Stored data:
========

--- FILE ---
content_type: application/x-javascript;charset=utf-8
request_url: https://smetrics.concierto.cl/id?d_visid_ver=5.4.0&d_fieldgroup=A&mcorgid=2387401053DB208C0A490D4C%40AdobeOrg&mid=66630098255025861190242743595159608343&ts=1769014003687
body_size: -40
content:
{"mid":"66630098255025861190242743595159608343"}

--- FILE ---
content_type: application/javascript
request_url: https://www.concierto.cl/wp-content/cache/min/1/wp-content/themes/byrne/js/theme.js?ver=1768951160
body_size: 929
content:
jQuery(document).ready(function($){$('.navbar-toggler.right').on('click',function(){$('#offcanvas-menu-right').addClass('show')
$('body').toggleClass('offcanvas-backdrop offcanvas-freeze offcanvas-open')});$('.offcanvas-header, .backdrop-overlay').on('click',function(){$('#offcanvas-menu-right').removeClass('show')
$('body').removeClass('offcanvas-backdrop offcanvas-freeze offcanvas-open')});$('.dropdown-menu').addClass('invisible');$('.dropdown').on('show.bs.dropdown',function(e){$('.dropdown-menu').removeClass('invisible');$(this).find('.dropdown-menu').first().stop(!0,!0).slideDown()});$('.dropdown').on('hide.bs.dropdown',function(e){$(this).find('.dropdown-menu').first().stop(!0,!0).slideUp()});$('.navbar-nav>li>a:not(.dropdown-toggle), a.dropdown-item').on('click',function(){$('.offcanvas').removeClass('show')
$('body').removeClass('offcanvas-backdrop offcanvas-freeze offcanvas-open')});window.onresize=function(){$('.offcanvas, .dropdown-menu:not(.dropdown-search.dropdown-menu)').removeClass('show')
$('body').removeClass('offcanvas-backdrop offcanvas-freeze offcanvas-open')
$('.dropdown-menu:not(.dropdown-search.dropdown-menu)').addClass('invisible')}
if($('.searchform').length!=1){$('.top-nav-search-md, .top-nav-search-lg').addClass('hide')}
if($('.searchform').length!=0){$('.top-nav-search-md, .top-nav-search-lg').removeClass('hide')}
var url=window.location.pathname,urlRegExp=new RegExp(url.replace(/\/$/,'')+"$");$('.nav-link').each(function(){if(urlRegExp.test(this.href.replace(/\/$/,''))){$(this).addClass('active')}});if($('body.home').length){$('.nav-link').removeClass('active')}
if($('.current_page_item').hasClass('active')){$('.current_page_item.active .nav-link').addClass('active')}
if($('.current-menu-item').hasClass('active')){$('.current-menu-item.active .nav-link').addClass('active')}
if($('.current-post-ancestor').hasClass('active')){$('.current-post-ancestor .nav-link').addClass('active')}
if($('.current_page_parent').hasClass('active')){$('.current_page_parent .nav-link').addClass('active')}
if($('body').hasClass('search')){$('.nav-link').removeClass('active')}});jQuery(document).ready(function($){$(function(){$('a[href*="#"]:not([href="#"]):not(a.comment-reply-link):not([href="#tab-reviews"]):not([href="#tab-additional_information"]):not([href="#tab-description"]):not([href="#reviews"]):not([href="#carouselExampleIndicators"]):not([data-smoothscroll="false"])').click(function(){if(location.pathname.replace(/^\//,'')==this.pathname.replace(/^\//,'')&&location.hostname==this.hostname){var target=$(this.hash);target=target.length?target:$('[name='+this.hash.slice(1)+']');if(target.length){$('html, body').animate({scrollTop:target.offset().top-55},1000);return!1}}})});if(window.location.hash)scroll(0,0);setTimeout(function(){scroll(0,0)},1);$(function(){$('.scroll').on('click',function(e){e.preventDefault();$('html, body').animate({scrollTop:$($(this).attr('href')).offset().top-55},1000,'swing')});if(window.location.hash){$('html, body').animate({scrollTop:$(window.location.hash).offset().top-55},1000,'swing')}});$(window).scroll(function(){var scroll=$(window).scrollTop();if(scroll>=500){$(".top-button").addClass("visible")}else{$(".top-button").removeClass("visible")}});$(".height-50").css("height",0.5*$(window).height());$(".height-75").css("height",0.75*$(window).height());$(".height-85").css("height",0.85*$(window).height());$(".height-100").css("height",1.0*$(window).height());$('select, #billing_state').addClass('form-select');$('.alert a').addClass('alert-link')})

========

**Your task**
Look through the entries for lines containing the word "javascript" and return each one.

**Solved problem**
content_type: application/x-javascript;charset=utf-8
content_type: application/javascript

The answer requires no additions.